Comment avouerait-elle à Gennaro qu’elle est sa mère, qu’il est le fruit d’un inceste abhorré ? Il est jeune, plein de fougue, en quête d’une mère que son cœur innocent ne peut identifier qu’à une image de pureté. Elle est précédée d’une réputation détestable, pleine d’opprobre, de sang et de fureur. Le carnaval de Venise l’autorise à suivre l’objet de sa tendresse cachée. Démasquée, au sens propre, par les compagnons de Gennaro, elle ne se résigne pas à un aveu qui le ferait fuir. Elle préférera encourir la vengeance de son époux, le Duc d’Este, qui la croit adultère, et s’enferrer dans le mutisme au moment même où l’on croirait le dévoilement possible. Passée maîtresse dans l’art des poisons, elle ne l’est pas moins dans celui du contrepoison et choisit le sacrifice pour sauver son fils. En vain. Gennaro commettra l’irréparable avant de comprendre qui elle était en réalité. Parlerait-on de rédemption posthume ? Lucrèce peut-elle être sauvée par son calvaire et sa mort ?
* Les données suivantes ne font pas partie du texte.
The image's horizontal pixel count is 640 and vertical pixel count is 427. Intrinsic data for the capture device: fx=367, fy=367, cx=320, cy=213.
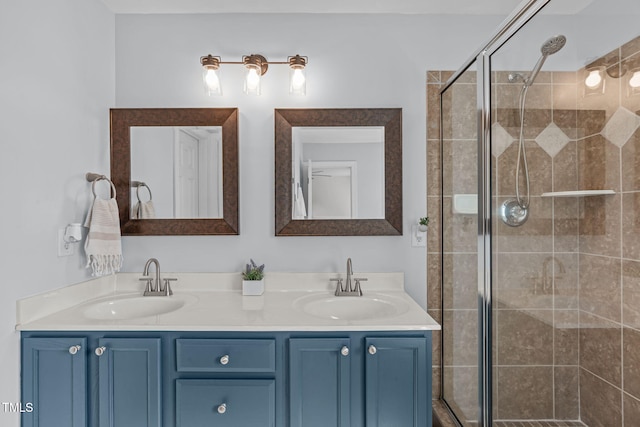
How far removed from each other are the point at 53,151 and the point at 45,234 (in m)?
0.37

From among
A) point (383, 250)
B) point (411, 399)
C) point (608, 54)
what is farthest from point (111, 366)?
point (608, 54)

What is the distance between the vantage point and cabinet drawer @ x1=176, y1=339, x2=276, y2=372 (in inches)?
58.0

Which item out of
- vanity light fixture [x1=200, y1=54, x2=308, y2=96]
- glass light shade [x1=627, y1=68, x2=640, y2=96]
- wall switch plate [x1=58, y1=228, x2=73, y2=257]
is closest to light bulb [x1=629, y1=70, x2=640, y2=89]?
glass light shade [x1=627, y1=68, x2=640, y2=96]

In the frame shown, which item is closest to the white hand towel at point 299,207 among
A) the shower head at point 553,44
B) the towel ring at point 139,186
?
the towel ring at point 139,186

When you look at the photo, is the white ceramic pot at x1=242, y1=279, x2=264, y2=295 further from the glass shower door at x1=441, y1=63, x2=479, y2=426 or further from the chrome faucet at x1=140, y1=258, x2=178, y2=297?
the glass shower door at x1=441, y1=63, x2=479, y2=426

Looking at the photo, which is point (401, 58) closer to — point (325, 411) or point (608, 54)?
point (608, 54)

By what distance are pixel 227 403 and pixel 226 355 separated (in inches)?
7.4

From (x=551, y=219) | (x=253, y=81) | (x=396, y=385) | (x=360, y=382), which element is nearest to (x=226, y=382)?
(x=360, y=382)

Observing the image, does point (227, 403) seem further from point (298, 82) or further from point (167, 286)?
point (298, 82)

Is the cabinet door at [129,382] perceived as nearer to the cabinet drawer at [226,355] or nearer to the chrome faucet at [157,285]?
the cabinet drawer at [226,355]

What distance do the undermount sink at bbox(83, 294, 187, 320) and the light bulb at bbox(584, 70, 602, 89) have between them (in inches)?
73.9

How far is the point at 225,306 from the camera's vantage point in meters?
1.74

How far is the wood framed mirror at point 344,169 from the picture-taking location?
202cm

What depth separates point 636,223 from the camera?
1.04m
Victor Hugo ne lésine ni sur le sang, ni sur la grandiloquence, tout en conférant à ce drame particulièrement obscur le rire grotesque, sardonique, dont Shakespeare a été le génial précurseur. Les jeunes Vénitiens vengeurs s’abîment dans la truculence de leurs beuveries avant de sombrer dans l’horreur du meurtre collectif dont ils seront victimes. On est loin de la pudeur classique et les cadavres s’entassent en direct. La figure chevaleresque de Gennaro se dresse au-dessus d’une mêlée de perversité démultipliée, valets maléfiques ou serviles, maîtres en proie aux démons de la jalousie, de la vengeance. Gennaro et Lucrèce oscillent douloureusement dans le trouble d’un amour inavouable, justement parce qu’il est le fruit d’une union inavouable. La mort les réunira enfin, dans une sorte de pureté qui transcende la faute exécrable. Inexpiable. D’autant plus que Hugo n’est pas tombé dans le piège d’une assomption édulcorée où son héroïne, touchée par la grâce de la tendresse deviendrait une sainte extatique. Elle est et reste un être de contraste et de violence, de rouerie et de perfidie, même si c’est au service de son amour maternel. L’alternance du rouge et du noir dans ses brocarts témoigne de sa duplicité, rehaussée par l’ambiguïté inquiétante de son âme damnée de Gubetta, fauve et charbonneux comme elle.
Le plateau est pratiquement vide, dans le rouge cruel et le noir infernal, dans une semi-obscurité chargée d’orages à venir. Les protagonistes l’habitent de leurs excès, de leurs ruses diaboliques, des passions insatiables qui les hantent. Masques de mort, vêtements en noir et blanc, musique hurlante, tout contribue à l’horreur sans pardon. Et on ne peut rester indifférent devant cette jeunesse massacrée sans raison. A.D. Théâtre 14 14e.